Di tutt’altro parere è Tiziana Ferrario, nota giornalista e conduttrice televisiva che ha trascorso quasi tutta la sua vita professionale in Rai: «Non capisco perché tanto scetticismo verso un indice che per anni abbiamo considerato attendibile. Lo è come tutti i sondaggi che usano un campione per le loro analisi. Proprio per questo ci avvicina di più alla realtà» commenta. «Dalle risposte ai questionari anonimi inviati da Rsf a giornalisti e a persone che lavorano nel mondo dei media italiani è emerso questo risultato. Non vedo perché non debba valere niente».
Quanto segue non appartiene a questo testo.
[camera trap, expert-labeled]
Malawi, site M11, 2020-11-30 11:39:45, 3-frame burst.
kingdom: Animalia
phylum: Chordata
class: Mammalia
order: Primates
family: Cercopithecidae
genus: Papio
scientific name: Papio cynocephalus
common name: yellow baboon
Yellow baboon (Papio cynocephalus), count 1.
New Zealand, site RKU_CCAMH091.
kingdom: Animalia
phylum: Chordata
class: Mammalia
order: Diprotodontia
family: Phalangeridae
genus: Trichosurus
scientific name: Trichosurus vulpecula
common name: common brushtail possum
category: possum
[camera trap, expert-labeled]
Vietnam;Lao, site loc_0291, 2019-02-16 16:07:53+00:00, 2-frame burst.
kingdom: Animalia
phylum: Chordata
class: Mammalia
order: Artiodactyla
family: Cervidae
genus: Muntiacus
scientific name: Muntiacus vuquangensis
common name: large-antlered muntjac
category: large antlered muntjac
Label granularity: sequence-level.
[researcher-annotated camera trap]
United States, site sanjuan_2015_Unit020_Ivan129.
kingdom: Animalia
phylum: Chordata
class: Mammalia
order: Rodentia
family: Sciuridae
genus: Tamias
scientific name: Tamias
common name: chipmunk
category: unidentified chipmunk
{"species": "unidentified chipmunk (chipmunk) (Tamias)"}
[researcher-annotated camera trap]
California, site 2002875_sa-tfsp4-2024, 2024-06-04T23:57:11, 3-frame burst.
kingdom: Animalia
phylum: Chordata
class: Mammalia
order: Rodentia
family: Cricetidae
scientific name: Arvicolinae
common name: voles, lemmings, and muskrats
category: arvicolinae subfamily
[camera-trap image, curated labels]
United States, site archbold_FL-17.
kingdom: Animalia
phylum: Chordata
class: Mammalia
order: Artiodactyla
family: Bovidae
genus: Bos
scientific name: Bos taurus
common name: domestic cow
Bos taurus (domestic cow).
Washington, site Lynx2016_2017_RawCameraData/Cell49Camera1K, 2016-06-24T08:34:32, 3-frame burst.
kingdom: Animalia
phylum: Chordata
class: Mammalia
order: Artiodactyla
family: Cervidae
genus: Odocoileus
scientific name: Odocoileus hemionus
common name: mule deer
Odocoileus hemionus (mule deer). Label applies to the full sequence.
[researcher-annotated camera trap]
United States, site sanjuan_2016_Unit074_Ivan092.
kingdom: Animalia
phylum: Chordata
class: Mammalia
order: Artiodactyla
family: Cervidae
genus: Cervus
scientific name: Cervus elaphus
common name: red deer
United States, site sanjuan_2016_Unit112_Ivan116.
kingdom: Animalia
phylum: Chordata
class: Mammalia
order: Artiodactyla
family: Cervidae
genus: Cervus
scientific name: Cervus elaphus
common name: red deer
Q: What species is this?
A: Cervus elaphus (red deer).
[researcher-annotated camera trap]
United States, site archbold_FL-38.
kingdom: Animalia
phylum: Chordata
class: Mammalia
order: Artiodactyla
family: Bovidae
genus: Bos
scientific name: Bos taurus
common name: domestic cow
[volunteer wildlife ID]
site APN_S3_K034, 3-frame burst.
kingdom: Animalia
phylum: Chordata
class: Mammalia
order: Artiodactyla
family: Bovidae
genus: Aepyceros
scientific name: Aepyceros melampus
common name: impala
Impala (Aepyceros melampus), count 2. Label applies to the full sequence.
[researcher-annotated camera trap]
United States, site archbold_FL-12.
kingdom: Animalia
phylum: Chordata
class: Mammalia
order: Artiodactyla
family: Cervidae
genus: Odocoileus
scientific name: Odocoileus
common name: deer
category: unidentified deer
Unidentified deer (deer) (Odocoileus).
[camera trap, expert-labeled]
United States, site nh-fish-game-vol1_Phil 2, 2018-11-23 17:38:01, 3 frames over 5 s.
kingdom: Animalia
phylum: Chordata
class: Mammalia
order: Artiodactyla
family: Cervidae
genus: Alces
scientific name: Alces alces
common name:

A proposito del difficile rapporto fra politica e giornalismo spiega: «I politici non amano i bravi giornalisti perché il loro compito è quello di controllare il potere. Negli ultimi anni questa ostilità è aumentata. Se guardiamo agli Stati Uniti dove la stampa è considerata il quarto potere, Trump ha rotto un tabù soprannominando i giornalisti nemici del popolo». Volgendo di nuovo lo sguardo all’Italia, Ferrario non riesce a non pensare ai conflitti d’interesse che da tempo immemore l’affliggono: «Ad esempio, Angelucci, oltre ad essere parlamentare della Lega, è proprietario di una serie di giornali tutti schierati in una determinata area culturale» dice facendo riferimento alle voci su un presunto accordo tra l’imprenditore e i partiti della maggioranza di governo. «È chiaro che se compra un’importante agenzia di stampa come l’Agi, è difficile pretendere che vi sia pluralismo».
Ma è sulle agitazioni che in queste ore stanno scuotendo la Rai che dirotta presto la conversazione: «Oggi assistiamo ad uno sciopero di un intero sindacato di 1700 giornalisti che si sentono a disagio. Un disagio anche per la chiamata diretta, perché si dovrebbero fare dei concorsi pubblici per assumere i giornalisti» spiega Ferrario. Poi la sua voce si riempie di indignazione quando racconta della lotta che si combatte al suo interno: «È stupefacente che l’azienda critichi la credibilità dei suoi giornalisti e li accusi di diffondere fake news. Altrettanto curioso è il fatto che un piccolo sindacato, nato da poco, provi a boicottare lo sciopero di un altro sindacato. Anche questo non si era mai verificato in Rai». Una situazione in piena evoluzione che più di ogni altra mette in mostra il rapporto malsano fra politica e giornalismo e che sembra confermare il quadro descritto dal report di Rsf.